:: Supplied data
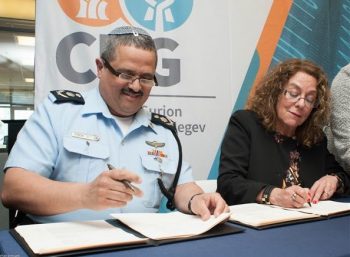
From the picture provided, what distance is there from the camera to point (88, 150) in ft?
4.48

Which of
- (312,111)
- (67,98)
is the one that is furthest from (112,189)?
(312,111)

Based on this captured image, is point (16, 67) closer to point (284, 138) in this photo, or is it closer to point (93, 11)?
point (93, 11)

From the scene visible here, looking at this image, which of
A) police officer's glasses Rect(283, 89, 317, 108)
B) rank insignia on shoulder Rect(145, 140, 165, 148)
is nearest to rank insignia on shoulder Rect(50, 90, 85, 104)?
rank insignia on shoulder Rect(145, 140, 165, 148)

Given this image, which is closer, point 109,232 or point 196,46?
point 109,232

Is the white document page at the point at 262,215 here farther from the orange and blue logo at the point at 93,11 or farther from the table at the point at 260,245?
the orange and blue logo at the point at 93,11

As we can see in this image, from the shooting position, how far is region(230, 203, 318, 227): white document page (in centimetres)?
109

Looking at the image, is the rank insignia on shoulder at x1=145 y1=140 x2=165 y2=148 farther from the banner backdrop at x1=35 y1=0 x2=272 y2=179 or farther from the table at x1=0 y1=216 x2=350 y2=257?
the banner backdrop at x1=35 y1=0 x2=272 y2=179

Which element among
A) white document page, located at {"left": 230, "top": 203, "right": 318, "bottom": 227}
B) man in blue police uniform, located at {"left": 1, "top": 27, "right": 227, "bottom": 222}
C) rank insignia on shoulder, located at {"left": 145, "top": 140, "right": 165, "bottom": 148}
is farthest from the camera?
rank insignia on shoulder, located at {"left": 145, "top": 140, "right": 165, "bottom": 148}

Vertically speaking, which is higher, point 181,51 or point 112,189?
point 181,51

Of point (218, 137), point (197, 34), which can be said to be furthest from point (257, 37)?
point (218, 137)

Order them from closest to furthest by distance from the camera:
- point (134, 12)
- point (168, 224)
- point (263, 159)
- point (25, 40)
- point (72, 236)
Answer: point (72, 236)
point (168, 224)
point (263, 159)
point (134, 12)
point (25, 40)

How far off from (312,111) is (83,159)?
1196 millimetres

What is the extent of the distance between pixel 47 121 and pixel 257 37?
1.90 meters

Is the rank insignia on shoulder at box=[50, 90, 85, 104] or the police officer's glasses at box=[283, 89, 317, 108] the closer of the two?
the rank insignia on shoulder at box=[50, 90, 85, 104]
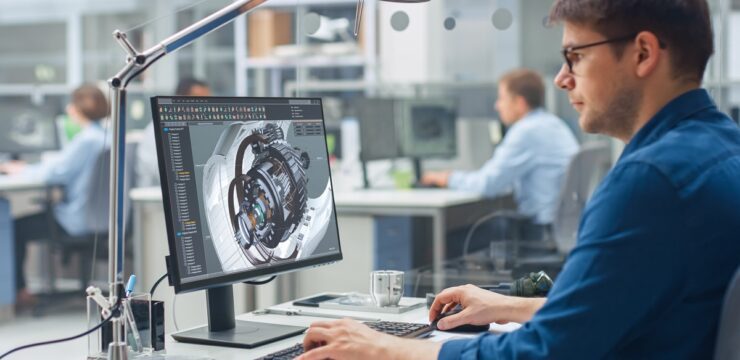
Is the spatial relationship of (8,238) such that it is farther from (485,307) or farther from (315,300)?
(485,307)

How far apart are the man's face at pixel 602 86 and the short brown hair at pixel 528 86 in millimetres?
2954

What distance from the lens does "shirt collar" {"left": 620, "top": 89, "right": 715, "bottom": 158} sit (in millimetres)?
1324

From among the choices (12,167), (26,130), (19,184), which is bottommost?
(19,184)

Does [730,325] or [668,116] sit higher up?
[668,116]

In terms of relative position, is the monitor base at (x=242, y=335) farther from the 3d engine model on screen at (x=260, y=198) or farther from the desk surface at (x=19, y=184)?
the desk surface at (x=19, y=184)

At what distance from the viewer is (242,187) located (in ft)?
5.88

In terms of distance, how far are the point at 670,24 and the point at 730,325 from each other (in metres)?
0.38

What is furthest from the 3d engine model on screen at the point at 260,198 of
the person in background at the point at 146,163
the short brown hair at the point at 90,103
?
the short brown hair at the point at 90,103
::::
Turn the lines above into a Markdown table with the columns Row and Line, giving each line a row number. Leave out the blank lines and the pictures.

| Row | Line |
|---|---|
| 1 | From the picture provided, what distance is there from the camera to point (88, 150) in ft? |
| 2 | 4.48 |
| 3 | Which of |
| 4 | - (312,111) |
| 5 | - (67,98) |
| 6 | is the one that is furthest from (112,189)? |
| 7 | (312,111) |
| 8 | Based on this captured image, is point (16, 67) closer to point (284, 138) in this photo, or is it closer to point (93, 11)? |
| 9 | point (93, 11) |
| 10 | From the scene visible here, looking at this image, which of |
| 11 | A) police officer's glasses Rect(283, 89, 317, 108) |
| 12 | B) rank insignia on shoulder Rect(145, 140, 165, 148) |
| 13 | is nearest to rank insignia on shoulder Rect(50, 90, 85, 104)? |
| 14 | rank insignia on shoulder Rect(145, 140, 165, 148) |
| 15 | Given this image, which is closer, point 109,232 or point 196,46? |
| 16 | point 109,232 |
| 17 | Is the white document page at the point at 262,215 here farther from the orange and blue logo at the point at 93,11 or farther from the table at the point at 260,245? |
| 18 | the orange and blue logo at the point at 93,11 |
| 19 | As we can see in this image, from the shooting position, how far is region(230, 203, 318, 227): white document page (in centimetres)? |
| 20 | 109 |
| 21 | Looking at the image, is the rank insignia on shoulder at x1=145 y1=140 x2=165 y2=148 farther from the banner backdrop at x1=35 y1=0 x2=272 y2=179 or farther from the table at x1=0 y1=216 x2=350 y2=257? |
| 22 | the banner backdrop at x1=35 y1=0 x2=272 y2=179 |
| 23 | Which element among |
| 24 | A) white document page, located at {"left": 230, "top": 203, "right": 318, "bottom": 227} |
| 25 | B) man in blue police uniform, located at {"left": 1, "top": 27, "right": 227, "bottom": 222} |
| 26 | C) rank insignia on shoulder, located at {"left": 145, "top": 140, "right": 165, "bottom": 148} |
| 27 | is farthest from the camera? |
| 28 | rank insignia on shoulder, located at {"left": 145, "top": 140, "right": 165, "bottom": 148} |
| 29 | Vertically speaking, which is higher, point 181,51 or point 112,189? |
| 30 | point 181,51 |
| 31 | Of point (218, 137), point (197, 34), which can be said to be furthest from point (257, 37)? |
| 32 | point (218, 137) |
| 33 | Order them from closest to furthest by distance from the camera: |
| 34 | - point (134, 12) |
| 35 | - point (168, 224) |
| 36 | - point (263, 159) |
| 37 | - point (25, 40) |
| 38 | - point (72, 236) |
| 39 | Answer: point (72, 236) |
| 40 | point (168, 224) |
| 41 | point (263, 159) |
| 42 | point (134, 12) |
| 43 | point (25, 40) |
| 44 | How far off from (312,111) is (83,159)? |
| 45 | 1196 millimetres |
| 46 | What is the extent of the distance between pixel 47 121 and pixel 257 37? |
| 47 | 1.90 meters |
| 48 | Is the rank insignia on shoulder at box=[50, 90, 85, 104] or the police officer's glasses at box=[283, 89, 317, 108] the closer of the two? |
| 49 | the rank insignia on shoulder at box=[50, 90, 85, 104] |
| 50 | Is the spatial relationship of (8,238) such that it is farther from (485,307) or farther from (315,300)? |
| 51 | (485,307) |
| 52 | How far apart are the man's face at pixel 602 86 and the short brown hair at pixel 528 86 in millimetres? |
| 53 | 2954 |
| 54 | What distance from the lens does "shirt collar" {"left": 620, "top": 89, "right": 715, "bottom": 158} sit (in millimetres)? |
| 55 | 1324 |
| 56 | From among the choices (12,167), (26,130), (19,184), which is bottommost? |
| 57 | (19,184) |
| 58 | Does [730,325] or [668,116] sit higher up? |
| 59 | [668,116] |
| 60 | In terms of relative position, is the monitor base at (x=242, y=335) farther from the 3d engine model on screen at (x=260, y=198) or farther from the desk surface at (x=19, y=184)? |
| 61 | the desk surface at (x=19, y=184) |
| 62 | At what distance from the viewer is (242,187) located (in ft)? |
| 63 | 5.88 |
| 64 | In terms of distance, how far are the point at 670,24 and the point at 730,325 from each other (in metres)? |
| 65 | 0.38 |
| 66 | What is furthest from the 3d engine model on screen at the point at 260,198 of |
| 67 | the person in background at the point at 146,163 |
| 68 | the short brown hair at the point at 90,103 |
| 69 | ? |
| 70 | the short brown hair at the point at 90,103 |